Sánchez fue enfrentado con la incoherencia de representar a una de las economías europeas que presenta mejores cifras y estar al final de la fila en el gasto en defensa, en la actual situación. El presidente español se refirió a la presencia de soldados españoles en el frente oriental y al aumento de gasto efectivo, pero subrayó que «lo importante no es el gasto, sino cuánto gastamos juntos y en qué». Dio más importancia al «refuerzo del pilar europeo dentro de la OTAN». Defendió la necesidad de reforzar la capacidad disuasoria europea para contener a Putin, pero insistió en que ese esfuerzo debe realizarse de forma coordinada y controlada desde Bruselas y apostó por avanzar «ya, no dentro de diez años, sino ahora, hacia la creación de un Ejército europeo».
La primera ministra de Dinamarca, la también socialdemócrata Mette Frederiksen, le recordó que «sólo el artículo 5 de la OTAN nos preserva de nuestros enemigos. Putin seguirá atacando, si no en Ucrania será en otra parte, y tenemos que pararlo. Y lo siento Pedro, pero eso costará mucho dinero». Frederiksen advirtió también que Putin se servirá de cualquier forma de ataque. «Veremos que la inmigración será también utilizada por Putin», aludió sin citarla a la política migratoria española, «utilizará las nuevas tecnologías, la IA, el espacio y nuevo flanco en el extremo norte», siguió, «por eso los actuales objetivos de gasto no serán suficientes».
El también miembro del panel, el primer ministro finlandés Alezander Stubb, defendió por su parte que «no volveremos a la energía rusa», por lo que subrayó la necesidad de implementar todos los recursos energéticos propios «y eso incluye, por supuesto, la energía nuclear». Con una frontera con Rusia de más de 1.200 kilómetros de extensión, dejó ver con claridad la necesidad de más gasto en defensa. Frederikssen le reprochó que «necesitamos mucho más gasto, mucho más rápido y mucha más unidad… Cuestionar ahora la relación trasatlántica daña la credibilidad del artículo 5».
La moderadora Hadley Gamble dio a Sánchez, aislado en su planteamiento, la oportunidad de explicarse mejor. El presidente español obtuvo cierta comprensión de sus contertulios cuando aludió a que «también es una realidad el flanco sur y es importante para todos» y que «el concepto estratégico de seguridad de Madrid es de 360 grados». Quizá se refería sin citarlo al hecho de que Marruecos, situado en una posición prioritaria en ese concepto estratégico, ha sido de los primeros países en sumarse al Consejo de Paz, recién fundado por Trump. Acto seguido, afeó a los aliados occidentales falta de unidad y respuesta al «sur global» en otros conflictos, como el de Gaza, y asumió el argumentario ruso al decir incluso que «quizá los europeos le damos la razón a Putin» cuando «no nos comprometemos igual en todos los debates globales». El alcalde de Kiev, Vitali Klichkó, entre el público, se revolvía en su asiento al escuchar estas afirmaciones.

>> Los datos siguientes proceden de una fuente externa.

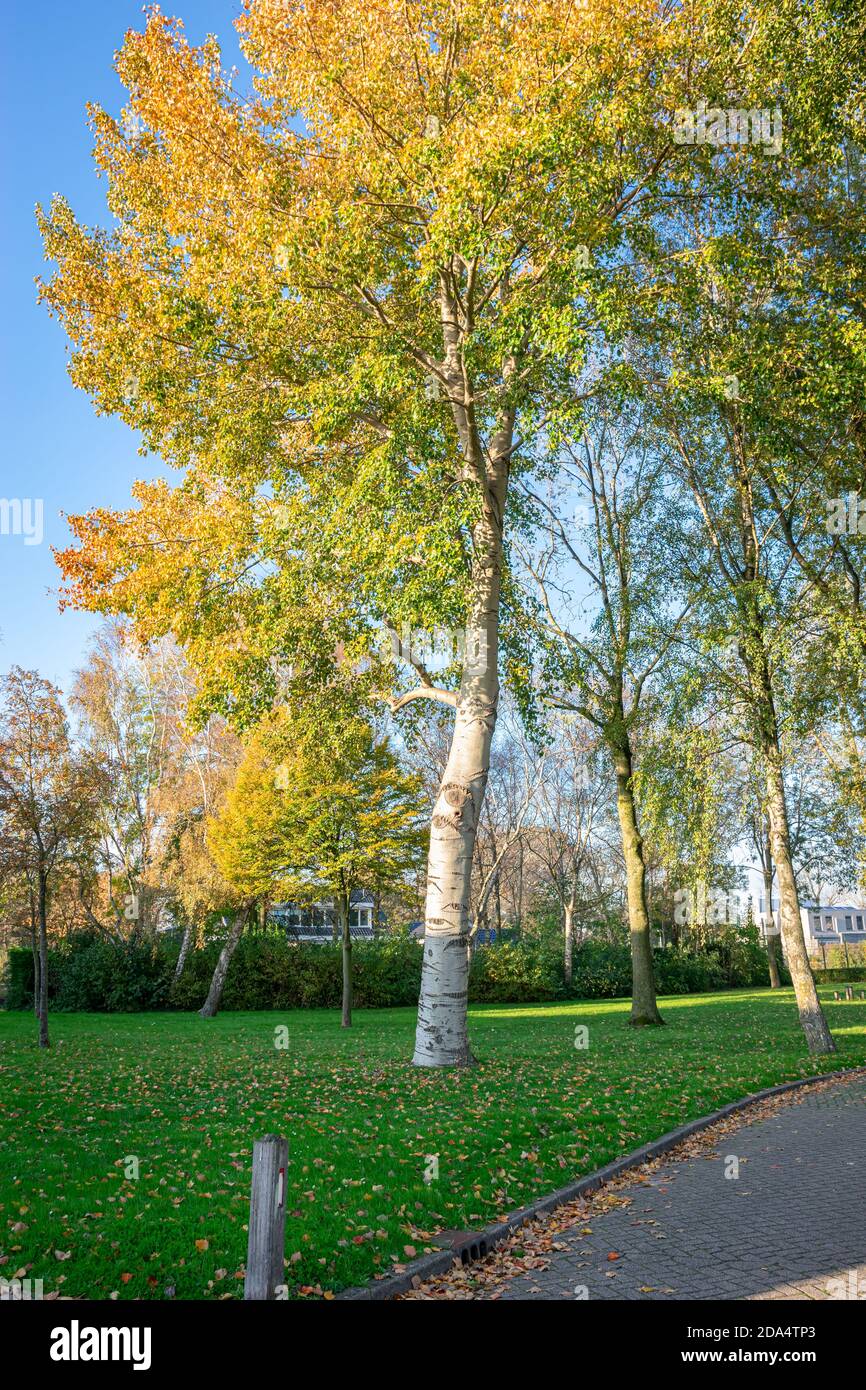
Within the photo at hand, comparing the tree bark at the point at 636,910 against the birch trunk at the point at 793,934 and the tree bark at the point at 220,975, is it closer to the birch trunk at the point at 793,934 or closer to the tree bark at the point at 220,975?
the birch trunk at the point at 793,934

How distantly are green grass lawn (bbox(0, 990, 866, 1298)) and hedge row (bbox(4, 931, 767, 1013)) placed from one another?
51.8 feet

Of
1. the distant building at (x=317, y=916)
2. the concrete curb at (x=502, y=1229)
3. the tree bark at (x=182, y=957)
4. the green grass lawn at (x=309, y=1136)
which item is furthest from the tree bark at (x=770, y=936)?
the concrete curb at (x=502, y=1229)

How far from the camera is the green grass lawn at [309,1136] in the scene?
230 inches

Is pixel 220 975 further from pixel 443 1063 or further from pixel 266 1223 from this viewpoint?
pixel 266 1223

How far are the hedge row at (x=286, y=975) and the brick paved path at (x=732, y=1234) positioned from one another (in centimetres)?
2866

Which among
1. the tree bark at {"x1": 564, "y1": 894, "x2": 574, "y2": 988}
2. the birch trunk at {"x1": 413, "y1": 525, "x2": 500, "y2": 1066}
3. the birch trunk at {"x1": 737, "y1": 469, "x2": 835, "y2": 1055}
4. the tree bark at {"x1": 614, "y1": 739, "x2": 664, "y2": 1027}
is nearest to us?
the birch trunk at {"x1": 413, "y1": 525, "x2": 500, "y2": 1066}

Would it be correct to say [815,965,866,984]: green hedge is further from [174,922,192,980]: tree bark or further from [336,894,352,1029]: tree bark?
[336,894,352,1029]: tree bark

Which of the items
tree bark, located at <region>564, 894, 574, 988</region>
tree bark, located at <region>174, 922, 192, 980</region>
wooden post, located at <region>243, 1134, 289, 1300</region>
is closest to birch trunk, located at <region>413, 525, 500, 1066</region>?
wooden post, located at <region>243, 1134, 289, 1300</region>

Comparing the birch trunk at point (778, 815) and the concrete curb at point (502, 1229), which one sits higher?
the birch trunk at point (778, 815)

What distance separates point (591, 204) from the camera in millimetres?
12219

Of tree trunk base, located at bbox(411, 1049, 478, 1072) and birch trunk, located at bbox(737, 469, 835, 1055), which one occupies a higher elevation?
birch trunk, located at bbox(737, 469, 835, 1055)

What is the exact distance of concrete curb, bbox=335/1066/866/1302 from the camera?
5.56 meters
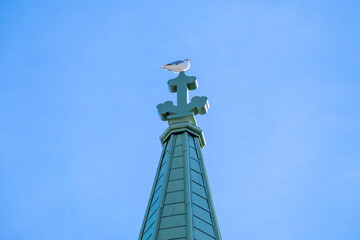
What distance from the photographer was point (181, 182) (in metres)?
15.8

Frederiksen aclaró a Sánchez que la responsabilidad de cada gobierno de la Alianza «no es proteger a mi país, ni siquiera a mi región, sino estar capacitado para proteger a toda la OTAN». Incluso el senador estadounidense Christopher A. Coons se sumó a este coro y le recordó que, cuando el presidente Truman firmó el tratado de la OTAN, advirtió del «gran sacrificio que sería necesario» y explicó que sería «una inversión para construir juntos mejores sociedades y un mejor futuro para todos».